Verilen Metin:
== == ==

Buna misal olarak, Meryem suresinin 29. âyetinden itibaren Hz. İsa’nın henüz beşikte iken insanları Allah’a kul olmaya davet ettiği, sonraki âyetlerde Hz. İbrahim, Hz. Musa, Hz. İsmail, Hz. İdris’ten özellikleriyle bahsedildikten sonra nübüvvet yoluyla insanlara hidâyet nimetinin ihsan edildiği, اُو۬لٰٓئِكَ الَّذ۪ينَ اَنْعَمَ اللّٰهُ عَلَيْهِمْ مِنَ النَّبِيّ۪نَ مِنْ ذُرِّيَّةِ اٰدَمَ وَمِمَّنْ حَمَلْنَا مَعَ نُوحٍۘ وَمِنْ ذُرِّيَّةِ اِبْرٰه۪يمَ وَاِسْرَٓائ۪لَ وَمِمَّنْ هَدَيْنَا وَاجْتَبَيْنَاۜ اِذَا تُتْلٰى عَلَيْهِمْ اٰيَاتُ الرَّحْمٰنِ خَرُّوا سُجَّداً وَبُكِياًّ (Meryem/58) “İşte bunlar, Allah’ın kendilerine nimet verdiği (lütuflarda bulunduğu), Âdem’in soyundan gelen peygamberler; Nûh ile birlikte (gemide) taşıdıklarımız, İbrâhim ve İsrâil’in (Ya‘kūb) soyundan gelenler ve doğruya ulaştırdığımız ve seçkin kıldığımız kimselerden olup, kendilerine Rahmân’ın âyetleri okunduğunda ağlayarak ve secde ederek yere kapanırlar” (secde âyetidir) buyurulur.

Bu husus Fatiha suresinde صِرَاطَ الَّذ۪ينَ اَنْعَمْتَ عَلَيْهِمْۙ “Bizi sırat-ı müstakime (dosdoğru yola) erdir” dua ve temennisinin hemen ardından “kendilerine nimet verdiklerinin yoluna” beyanıyla nimetin en büyüğü ve en değerlisinin “doğru yol” olduğu tarif edilir. Malumdur ki hidâyet nimeti de peygamberler vasıtasıyla insanlara ihsan edilir. Meselâ, yine Meryem suresinin 43.âyetinde Hz. İbrahim’in diliyle babasını hakka davet etmesi şöyle anlatılır: يَٓا اَبَتِ اِنّ۪ي قَدْ جَٓاءَن۪ي مِنَ الْعِلْمِ مَا لَمْ يَأْتِكَ فَاتَّبِعْن۪ٓي اَهْدِكَ صِرَاطاً سَوِياًّ “Babacığım! Sana gelmeyen bir bilgi hakikaten bana geldi, bu sebeple bana uy ki seni hidâyete (doğru yola) çıkarayım.” Yâni hidâyete ermek peygambere tabi olmak suretiyle mümkün olacaktır.

== == ==

Görev A: Verilen metindeki “Malumdur ki hidâyet nimeti de peygamberler vasıtasıyla insanlara ihsan edilir.” cümlesini İngilizceye çevirin.
Görev B: Lütfen şu ifadelerin verilen metinle uyuşup uyuşmadığını belirtin; her biri için evet ya da hayır deyip metindeki belirleyici sözleri aynen aktarın: (i) Hz. İbrahim'in babasını hakka davet etmesi Meryem suresinin 43. âyetinde anlatılır. (ii) Meryem suresinin 58. âyeti bir secde âyetidir. (iii) Hz. İsa insanları Allah'a kul olmaya yetişkin yaşta davet etmiştir.
Buradaki veriler başka bir kaynaktan alınmıştır.

Veri Satırları:

== == ==

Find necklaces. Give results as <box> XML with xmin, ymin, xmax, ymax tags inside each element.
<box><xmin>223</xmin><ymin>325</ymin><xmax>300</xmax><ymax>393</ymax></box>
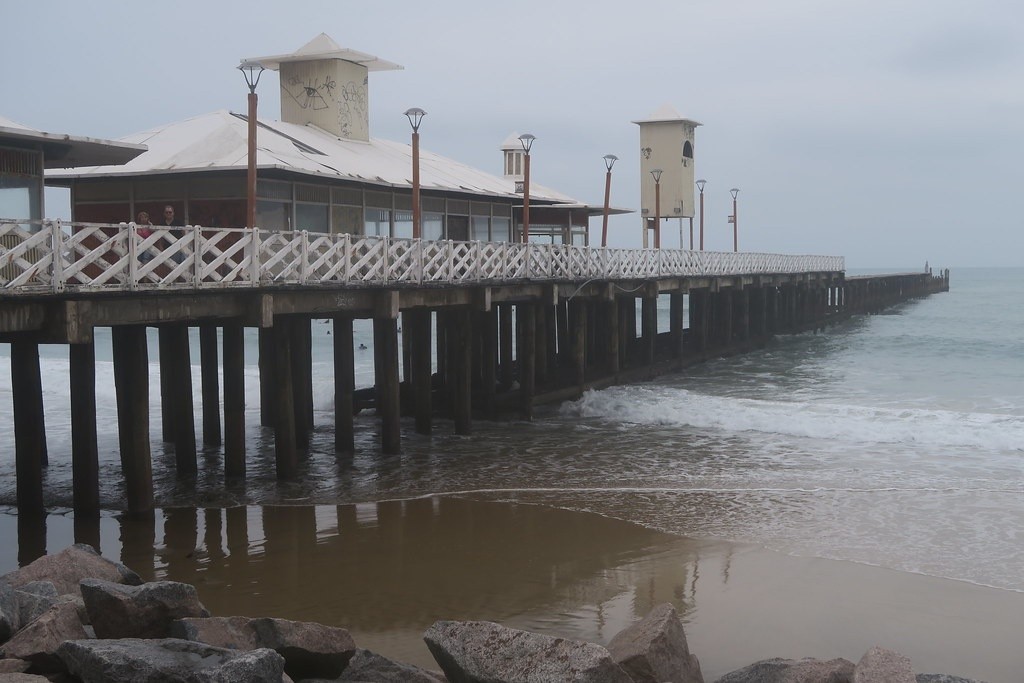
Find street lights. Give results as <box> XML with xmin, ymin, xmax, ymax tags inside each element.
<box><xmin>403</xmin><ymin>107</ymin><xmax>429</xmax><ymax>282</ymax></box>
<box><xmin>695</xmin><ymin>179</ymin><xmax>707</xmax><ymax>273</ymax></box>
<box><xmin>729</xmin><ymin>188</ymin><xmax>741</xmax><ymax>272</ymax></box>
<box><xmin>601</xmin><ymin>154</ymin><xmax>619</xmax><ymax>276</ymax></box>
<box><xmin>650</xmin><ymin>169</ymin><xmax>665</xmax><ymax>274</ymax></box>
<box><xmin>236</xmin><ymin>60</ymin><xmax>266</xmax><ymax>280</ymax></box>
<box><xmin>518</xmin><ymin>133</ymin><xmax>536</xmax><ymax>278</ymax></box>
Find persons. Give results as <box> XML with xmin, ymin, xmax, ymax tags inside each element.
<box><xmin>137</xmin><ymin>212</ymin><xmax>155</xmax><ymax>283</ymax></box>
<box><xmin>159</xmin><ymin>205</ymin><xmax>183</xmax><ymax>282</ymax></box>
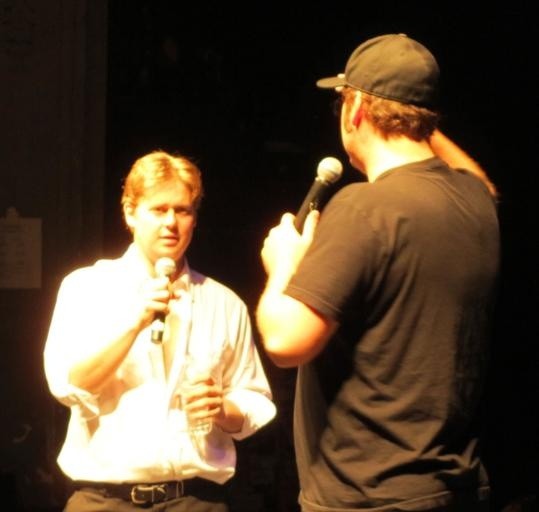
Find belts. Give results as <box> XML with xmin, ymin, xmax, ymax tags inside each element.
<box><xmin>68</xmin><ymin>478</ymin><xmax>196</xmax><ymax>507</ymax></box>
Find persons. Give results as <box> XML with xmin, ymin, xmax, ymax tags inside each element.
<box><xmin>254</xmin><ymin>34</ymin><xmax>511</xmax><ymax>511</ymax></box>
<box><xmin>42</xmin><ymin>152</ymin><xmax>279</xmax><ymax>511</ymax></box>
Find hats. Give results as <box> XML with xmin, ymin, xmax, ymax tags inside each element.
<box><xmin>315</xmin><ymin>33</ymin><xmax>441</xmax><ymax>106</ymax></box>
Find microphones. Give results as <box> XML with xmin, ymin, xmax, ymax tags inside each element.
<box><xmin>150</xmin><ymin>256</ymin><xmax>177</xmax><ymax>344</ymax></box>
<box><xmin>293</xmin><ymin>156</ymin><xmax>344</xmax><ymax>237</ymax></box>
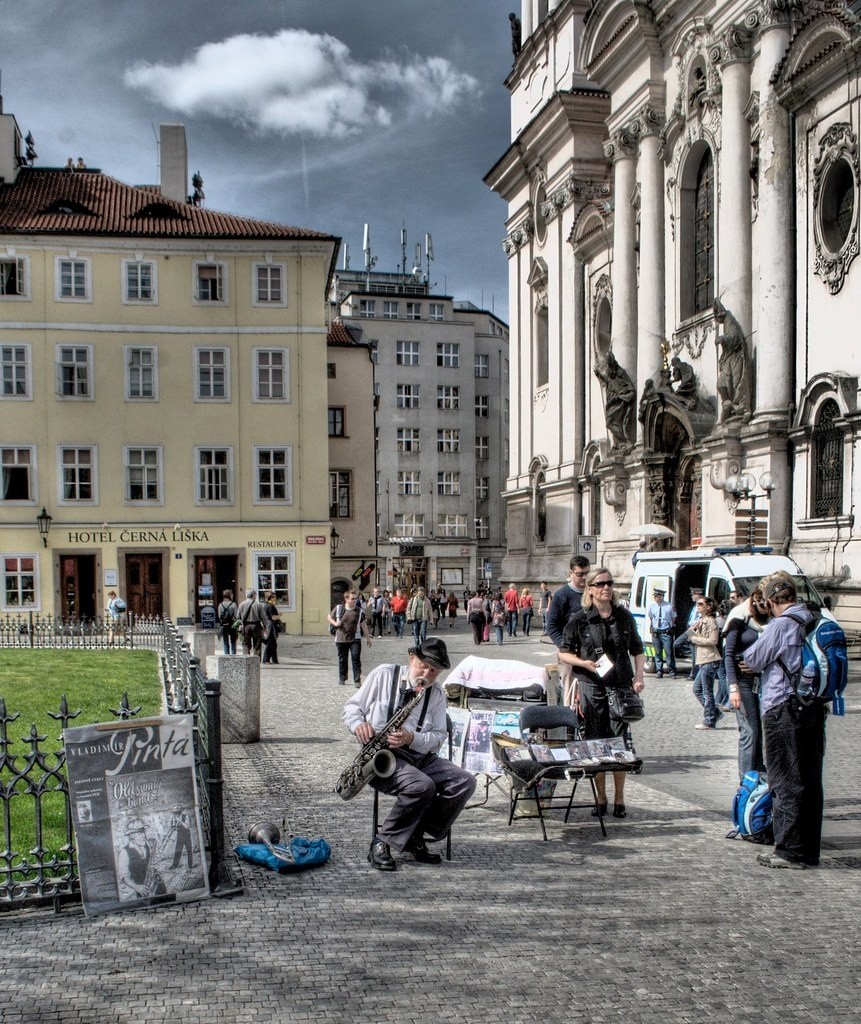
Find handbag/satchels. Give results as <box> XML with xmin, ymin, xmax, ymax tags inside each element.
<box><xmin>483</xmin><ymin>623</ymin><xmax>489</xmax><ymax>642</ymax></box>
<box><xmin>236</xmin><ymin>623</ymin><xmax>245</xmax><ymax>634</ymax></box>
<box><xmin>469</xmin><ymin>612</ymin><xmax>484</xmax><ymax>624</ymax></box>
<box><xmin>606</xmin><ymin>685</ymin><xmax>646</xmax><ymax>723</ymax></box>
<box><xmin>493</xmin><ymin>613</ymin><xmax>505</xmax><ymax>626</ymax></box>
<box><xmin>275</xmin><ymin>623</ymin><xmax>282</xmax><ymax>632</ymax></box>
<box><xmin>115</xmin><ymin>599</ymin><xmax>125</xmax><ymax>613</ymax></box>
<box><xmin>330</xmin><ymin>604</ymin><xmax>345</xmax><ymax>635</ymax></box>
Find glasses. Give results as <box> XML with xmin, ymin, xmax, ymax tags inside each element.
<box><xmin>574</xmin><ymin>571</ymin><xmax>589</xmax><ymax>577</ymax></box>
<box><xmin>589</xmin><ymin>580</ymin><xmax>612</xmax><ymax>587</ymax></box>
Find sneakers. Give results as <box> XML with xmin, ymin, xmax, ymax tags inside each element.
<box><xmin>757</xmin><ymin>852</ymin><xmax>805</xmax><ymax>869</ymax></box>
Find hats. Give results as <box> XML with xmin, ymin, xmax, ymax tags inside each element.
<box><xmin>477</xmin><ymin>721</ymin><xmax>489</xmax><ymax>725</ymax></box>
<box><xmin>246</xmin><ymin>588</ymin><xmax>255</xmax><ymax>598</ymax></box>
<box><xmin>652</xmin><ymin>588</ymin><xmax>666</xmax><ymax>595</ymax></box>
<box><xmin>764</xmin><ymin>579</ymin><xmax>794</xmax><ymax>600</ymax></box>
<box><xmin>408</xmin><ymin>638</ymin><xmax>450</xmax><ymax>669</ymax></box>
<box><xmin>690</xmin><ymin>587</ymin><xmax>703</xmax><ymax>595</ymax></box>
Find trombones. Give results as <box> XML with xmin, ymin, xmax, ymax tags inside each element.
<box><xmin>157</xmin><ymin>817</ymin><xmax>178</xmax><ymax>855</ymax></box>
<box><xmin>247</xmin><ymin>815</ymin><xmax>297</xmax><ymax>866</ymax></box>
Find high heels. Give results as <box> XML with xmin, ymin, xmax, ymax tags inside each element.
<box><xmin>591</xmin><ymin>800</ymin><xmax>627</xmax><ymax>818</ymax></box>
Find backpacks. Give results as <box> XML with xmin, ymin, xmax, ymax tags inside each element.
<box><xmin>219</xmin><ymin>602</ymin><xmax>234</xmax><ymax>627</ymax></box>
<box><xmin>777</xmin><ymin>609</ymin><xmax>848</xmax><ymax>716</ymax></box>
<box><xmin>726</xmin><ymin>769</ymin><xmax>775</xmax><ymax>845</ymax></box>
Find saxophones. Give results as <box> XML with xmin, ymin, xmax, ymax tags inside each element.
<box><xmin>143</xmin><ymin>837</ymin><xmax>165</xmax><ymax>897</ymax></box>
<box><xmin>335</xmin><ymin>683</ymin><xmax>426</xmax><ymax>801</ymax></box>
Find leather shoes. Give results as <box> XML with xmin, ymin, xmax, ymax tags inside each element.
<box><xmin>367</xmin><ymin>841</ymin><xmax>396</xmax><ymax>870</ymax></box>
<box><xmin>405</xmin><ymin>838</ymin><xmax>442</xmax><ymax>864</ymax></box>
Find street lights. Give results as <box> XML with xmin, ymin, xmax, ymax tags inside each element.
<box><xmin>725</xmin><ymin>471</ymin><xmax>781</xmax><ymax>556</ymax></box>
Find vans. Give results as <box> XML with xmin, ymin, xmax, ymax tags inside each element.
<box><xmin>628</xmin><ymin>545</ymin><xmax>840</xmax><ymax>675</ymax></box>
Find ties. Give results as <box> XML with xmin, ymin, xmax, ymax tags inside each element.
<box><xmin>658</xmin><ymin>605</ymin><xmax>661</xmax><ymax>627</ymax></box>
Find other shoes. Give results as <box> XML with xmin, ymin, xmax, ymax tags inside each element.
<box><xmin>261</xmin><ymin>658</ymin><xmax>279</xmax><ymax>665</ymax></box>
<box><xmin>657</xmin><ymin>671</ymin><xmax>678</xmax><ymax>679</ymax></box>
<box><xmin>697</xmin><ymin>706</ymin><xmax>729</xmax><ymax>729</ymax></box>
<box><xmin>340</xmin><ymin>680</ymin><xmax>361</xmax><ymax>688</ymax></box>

== == ==

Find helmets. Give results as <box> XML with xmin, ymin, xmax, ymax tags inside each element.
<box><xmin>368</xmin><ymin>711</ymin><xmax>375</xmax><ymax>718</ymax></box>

== == ==

Beklenen Cevap A: It is well known that the blessing of guidance, too, is bestowed upon people through the prophets.

Beklenen Cevap B:
(i) Evet: “Meryem suresinin 43.âyetinde Hz. İbrahim’in diliyle babasını hakka davet etmesi şöyle anlatılır”
(ii) Evet: “(secde âyetidir)”
(iii) Hayır: “Hz. İsa’nın henüz beşikte iken insanları Allah’a kul olmaya davet ettiği”